* [EXERCISE DATA]:
+---+
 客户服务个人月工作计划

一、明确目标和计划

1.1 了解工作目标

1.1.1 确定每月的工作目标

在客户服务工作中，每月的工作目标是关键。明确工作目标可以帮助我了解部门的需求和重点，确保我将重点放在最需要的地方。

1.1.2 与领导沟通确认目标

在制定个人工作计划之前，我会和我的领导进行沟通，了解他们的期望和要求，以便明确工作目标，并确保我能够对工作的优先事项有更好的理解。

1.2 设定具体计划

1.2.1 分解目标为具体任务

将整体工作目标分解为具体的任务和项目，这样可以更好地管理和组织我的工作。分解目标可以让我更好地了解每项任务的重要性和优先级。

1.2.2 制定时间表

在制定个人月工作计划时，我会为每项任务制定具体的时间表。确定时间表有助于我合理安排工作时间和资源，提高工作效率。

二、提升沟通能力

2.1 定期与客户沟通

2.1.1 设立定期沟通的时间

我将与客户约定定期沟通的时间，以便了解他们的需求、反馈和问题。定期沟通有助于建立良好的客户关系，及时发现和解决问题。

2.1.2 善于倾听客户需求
+---+
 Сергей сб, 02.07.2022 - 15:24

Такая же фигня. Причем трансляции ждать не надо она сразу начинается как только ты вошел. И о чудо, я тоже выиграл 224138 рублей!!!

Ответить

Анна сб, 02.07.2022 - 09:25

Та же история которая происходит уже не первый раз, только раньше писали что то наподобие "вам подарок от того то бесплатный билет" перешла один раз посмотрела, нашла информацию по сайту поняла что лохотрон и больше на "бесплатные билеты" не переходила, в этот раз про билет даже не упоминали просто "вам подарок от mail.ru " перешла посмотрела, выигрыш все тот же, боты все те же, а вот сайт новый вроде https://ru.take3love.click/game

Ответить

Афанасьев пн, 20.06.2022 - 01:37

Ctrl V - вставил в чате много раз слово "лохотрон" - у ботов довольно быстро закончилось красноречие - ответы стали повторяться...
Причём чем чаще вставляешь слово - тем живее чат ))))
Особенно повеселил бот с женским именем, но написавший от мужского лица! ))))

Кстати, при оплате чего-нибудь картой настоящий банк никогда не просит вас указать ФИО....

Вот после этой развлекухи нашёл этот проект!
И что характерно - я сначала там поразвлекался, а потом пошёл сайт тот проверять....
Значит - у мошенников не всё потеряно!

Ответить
+---+
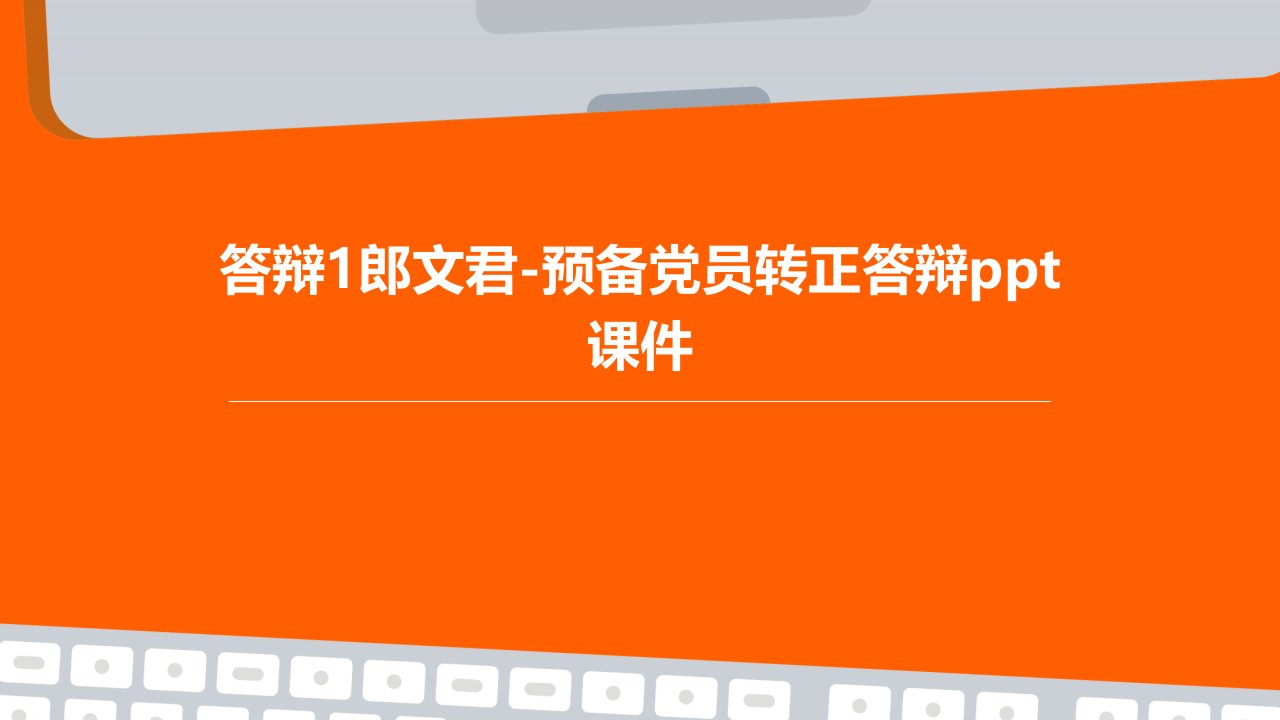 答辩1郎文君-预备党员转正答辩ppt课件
+---+
* [ACTIVITY]: Reproduce, character for character, only the lines of the preceding data that start at the line with "客户服务个人月工作计划" and end at the line with "1.2.2 制定时间表", both included.

* [EXERCISE OUTPUT]:
 客户服务个人月工作计划

一、明确目标和计划

1.1 了解工作目标

1.1.1 确定每月的工作目标

在客户服务工作中，每月的工作目标是关键。明确工作目标可以帮助我了解部门的需求和重点，确保我将重点放在最需要的地方。

1.1.2 与领导沟通确认目标

在制定个人工作计划之前，我会和我的领导进行沟通，了解他们的期望和要求，以便明确工作目标，并确保我能够对工作的优先事项有更好的理解。

1.2 设定具体计划

1.2.1 分解目标为具体任务

将整体工作目标分解为具体的任务和项目，这样可以更好地管理和组织我的工作。分解目标可以让我更好地了解每项任务的重要性和优先级。

1.2.2 制定时间表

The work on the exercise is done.